With the new flood of investments underway, a colleague recently described the fast-changing digital landscape this way:
“So many 3D authoring companies are joining the competitive fray, and all say they’re doing something different. But if there’s a way to bring it all together so we can all communicate and create, develop, and execute faster, pretty soon everyone is great. The sum of all parts, in our case, is indeed the whole.”
The Orchids web platform is in beta testing, and a number of companies are using it in pilot programs.
In one pilot, a large British brand working with a leading factory in Asia leveraged 3D models generated by one of the fashion industry's most trusted authoring tools. From the models, the brand used the Orchids platform to create over 250 designs in 3D and present them virtually to a potential buyer. The process typically takes ten days but was reduced to two thanks to how the platform made it easy for a designer without 3D skills to develop the products and use its collaboration capabilities.

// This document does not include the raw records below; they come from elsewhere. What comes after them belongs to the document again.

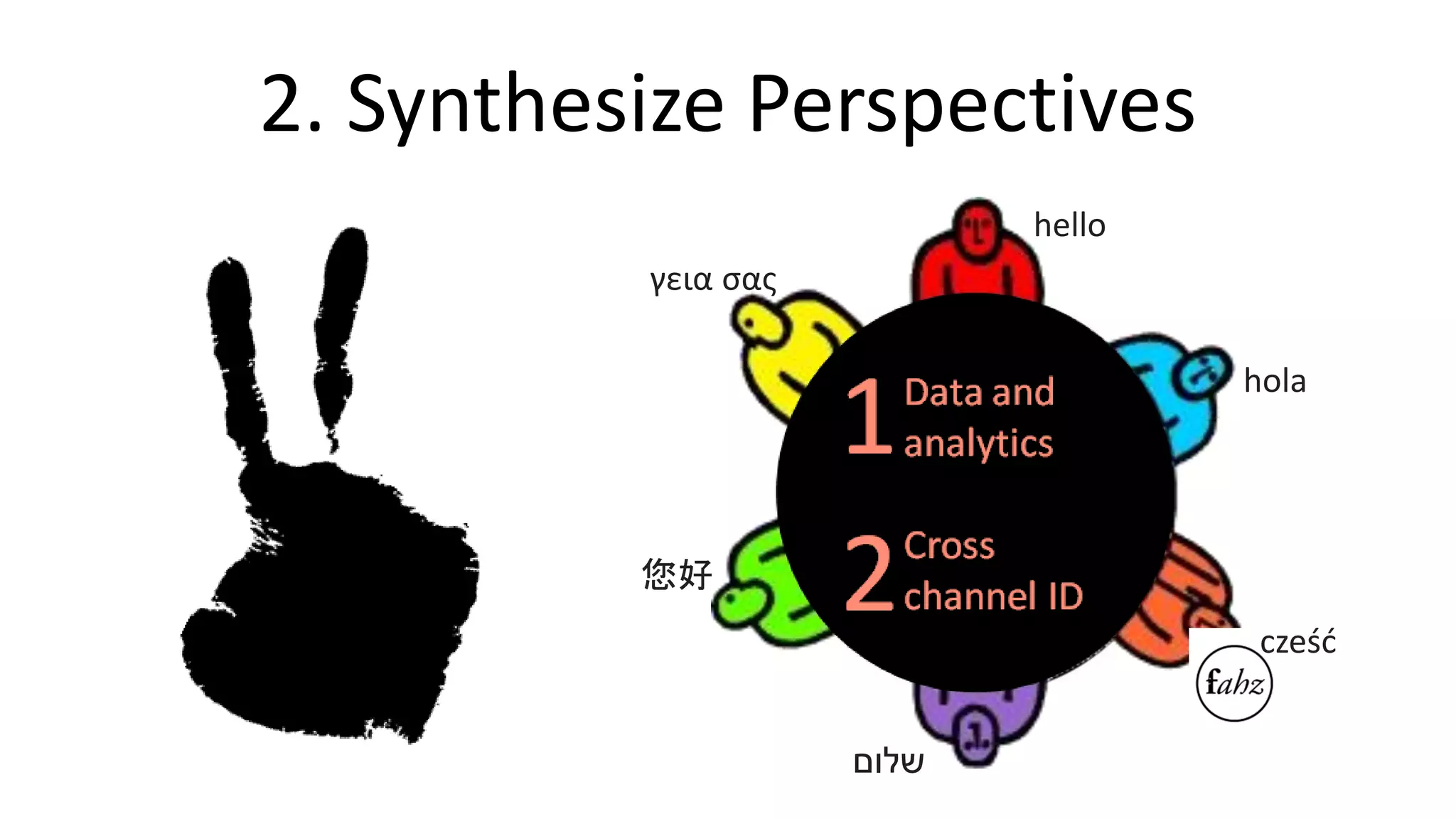 2. Synthesize Perspectives

hello

γεια σας

hola

1 Data and analytics

2 Cross channel ID

您好

cześć

fahz

שלום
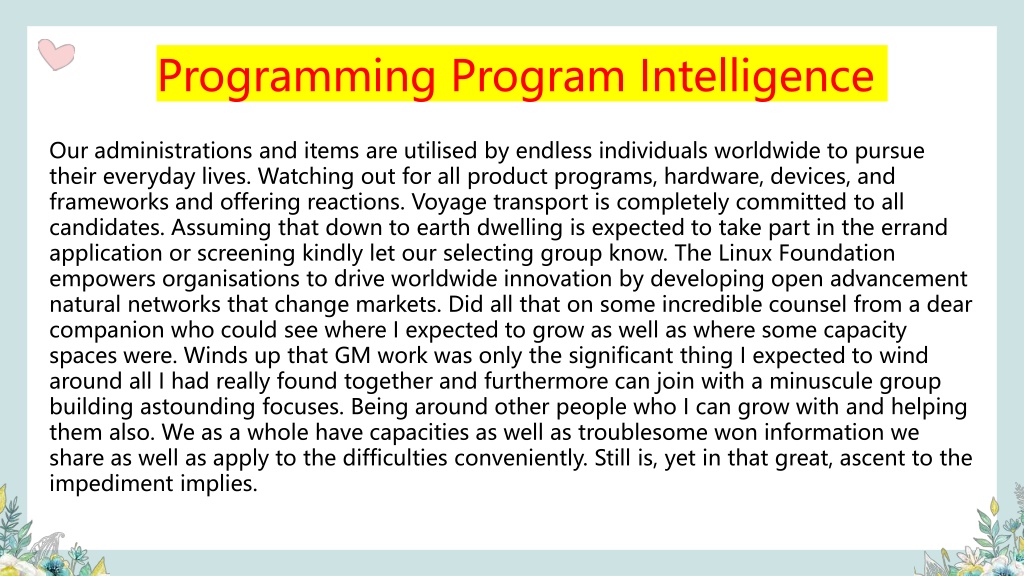 Programming Program Intelligence

Our administrations and items are utilised by endless individuals worldwide to pursue their everyday lives. Watching out for all product programs, hardware, devices, and frameworks and offering reactions. Voyage transport is completely committed to all candidates. Assuming that down to earth dwelling is expected to take part in the errand application or screening kindly let our selecting group know. The Linux Foundation empowers organisations to drive worldwide innovation by developing open advancement natural networks that change markets. Did all that on some incredible counsel from a dear companion who could see where I expected to grow as well as where some capacity spaces were. Winds up that GM work was only the significant thing I expected to wind around all I had really found together and furthermore can join with a minuscule group building astounding focuses. Being around other people who I can grow with and helping them also. We as a whole have capacities as well as troublesome won information we share as well as apply to the difficulties conveniently. Still is, yet in that great, ascent to the impediment implies.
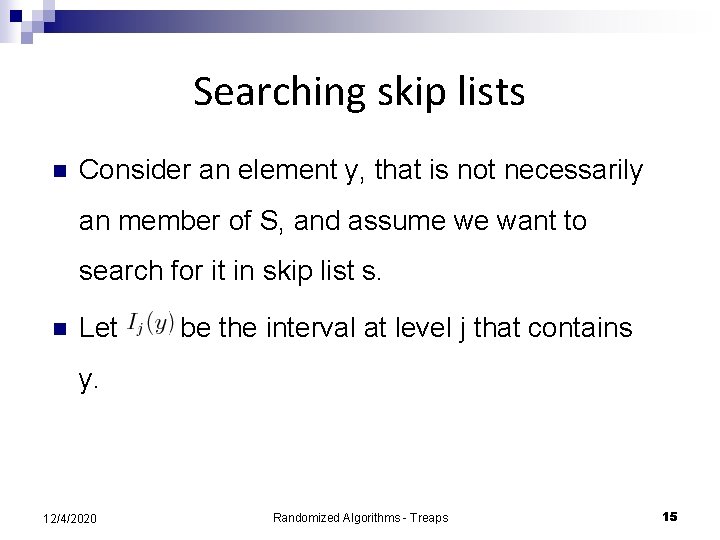 Searching skip lists

Consider an element y, that is not necessarily an member of S, and assume we want to search for it in skip list s.

Let $I_j(y)$ be the interval at level j that contains y.

12/4/2020

Randomized Algorithms - Treaps

15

That’s just one of many examples of greater efficiencies achieved in the pilots. In the end, our goal is to help companies leverage their 3D investments by giving them greater volume and speed — and a new way to communicate.
There are perks, too. With working remotely now the norm, let’s set a scene that the Orchids web platform makes possible: while relaxing after dinner at home, you decide to review the latest 3D design iteration for a new collection. Using your tablet, you tweak the design and comment on it, then share everything with anyone you want. All between sips of wine.